Only if you have searched for housing within the past year can you fully appreciate the dilemma our young city manager and his family face. Housing prices have soared. If you find a house you can afford, you better buy it quickly; it won’t be on the market long. 

It is a hot time for residential real estate. On the whole, that is good for all of us. Our house values are going up. But it has consequences. One is that people like Mr. Ray are being squeezed out of the market. 

Now, we want a city manager to live in the city he manages for several reasons. Most importantly, we think he should be a part of the community he serves. Do we think that Mr. Ray, with a wife and three children attending local schools, who is working every day with community organizations and leaders, will be less a part of our community if he lives a half a mile outside the municipal boundary? That is not rational. We want him to live in the city so he can quickly respond to incidents, like a flume collapse. The city manager needs to be on-the-spot. Is he going to be less on-the-spot if he lives a mile outside the city limits? That is not rational. 
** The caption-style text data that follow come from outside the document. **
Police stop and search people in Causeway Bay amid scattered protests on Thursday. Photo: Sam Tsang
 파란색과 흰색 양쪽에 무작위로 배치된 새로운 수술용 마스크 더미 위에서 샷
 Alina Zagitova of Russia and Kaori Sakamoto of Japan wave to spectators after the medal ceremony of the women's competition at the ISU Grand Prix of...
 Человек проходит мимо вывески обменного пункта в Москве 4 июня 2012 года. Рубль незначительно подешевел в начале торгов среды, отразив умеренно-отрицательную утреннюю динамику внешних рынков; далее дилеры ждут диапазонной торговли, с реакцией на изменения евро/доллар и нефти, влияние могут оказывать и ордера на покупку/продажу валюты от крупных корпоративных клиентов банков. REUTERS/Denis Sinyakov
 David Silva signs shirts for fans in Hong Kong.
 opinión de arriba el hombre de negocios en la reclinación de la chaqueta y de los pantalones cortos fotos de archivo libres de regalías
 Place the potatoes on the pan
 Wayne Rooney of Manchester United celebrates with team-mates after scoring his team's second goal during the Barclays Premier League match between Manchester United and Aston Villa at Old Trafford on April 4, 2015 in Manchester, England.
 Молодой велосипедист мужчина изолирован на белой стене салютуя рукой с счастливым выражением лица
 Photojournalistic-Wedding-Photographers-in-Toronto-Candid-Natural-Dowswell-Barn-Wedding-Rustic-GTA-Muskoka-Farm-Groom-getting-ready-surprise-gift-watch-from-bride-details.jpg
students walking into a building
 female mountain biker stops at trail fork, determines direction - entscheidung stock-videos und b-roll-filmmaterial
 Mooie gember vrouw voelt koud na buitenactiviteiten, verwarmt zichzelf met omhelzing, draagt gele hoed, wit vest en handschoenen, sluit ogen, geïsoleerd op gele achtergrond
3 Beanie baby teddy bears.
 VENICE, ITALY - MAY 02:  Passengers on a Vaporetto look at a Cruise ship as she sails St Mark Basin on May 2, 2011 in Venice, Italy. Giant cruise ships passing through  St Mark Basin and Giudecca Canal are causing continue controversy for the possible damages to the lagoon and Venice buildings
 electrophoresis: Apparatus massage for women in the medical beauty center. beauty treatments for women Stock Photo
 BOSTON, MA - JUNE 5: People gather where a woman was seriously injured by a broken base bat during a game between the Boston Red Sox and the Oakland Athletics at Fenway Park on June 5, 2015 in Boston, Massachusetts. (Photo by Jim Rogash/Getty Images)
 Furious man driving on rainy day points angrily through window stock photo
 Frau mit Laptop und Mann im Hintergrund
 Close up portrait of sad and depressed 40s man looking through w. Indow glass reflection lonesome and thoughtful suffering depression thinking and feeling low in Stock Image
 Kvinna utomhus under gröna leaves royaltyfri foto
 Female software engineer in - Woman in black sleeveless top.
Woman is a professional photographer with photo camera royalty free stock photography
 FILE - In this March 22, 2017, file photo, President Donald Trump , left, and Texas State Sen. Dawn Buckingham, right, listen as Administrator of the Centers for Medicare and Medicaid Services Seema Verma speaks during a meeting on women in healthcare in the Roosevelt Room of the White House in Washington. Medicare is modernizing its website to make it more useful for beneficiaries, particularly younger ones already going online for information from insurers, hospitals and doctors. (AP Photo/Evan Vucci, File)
The man is not asking to live in Tullahoma, for goodness sake. The city manager is the only city employee that is required to live within the city limits. We have police officers and firefighters, who need to be on-the-spot, who live outside the city. Police even get to drive their police cars to and from their job. We find that acceptable, and justify it. We do not say they live in the county to escape the city taxes that pay their salaries and put gas in their cars. 

The idea that Mr. Ray is seeking some minimal relief from the limiting provision of his contract because he wants to “escape” city taxes is insulting; it is founded on confused ideas. It is not a joke for him to say that by living in the city he would have trash collection. Our city taxes provide us with services that are not available in the county. It does not make sense to say that this man, who has been diligently searching for a home that he can afford for his family in Shelbyville, who needs to put this unsettledness behind him as he learns about and serves our community, is seeking to live a bit outside the city limits so he can “escape” city taxes. That diminishes the real reasons, and is not rational. 

We need to support this man; to understand his problem, and not be an unnecessary hindrance to its resolution. The City Council needs to support the man it chose to guide us, and not nickel-and-dime issues that have great impact on him and his ability to do his job. Being the city manager is hard; don’t make it any harder unnecessarily.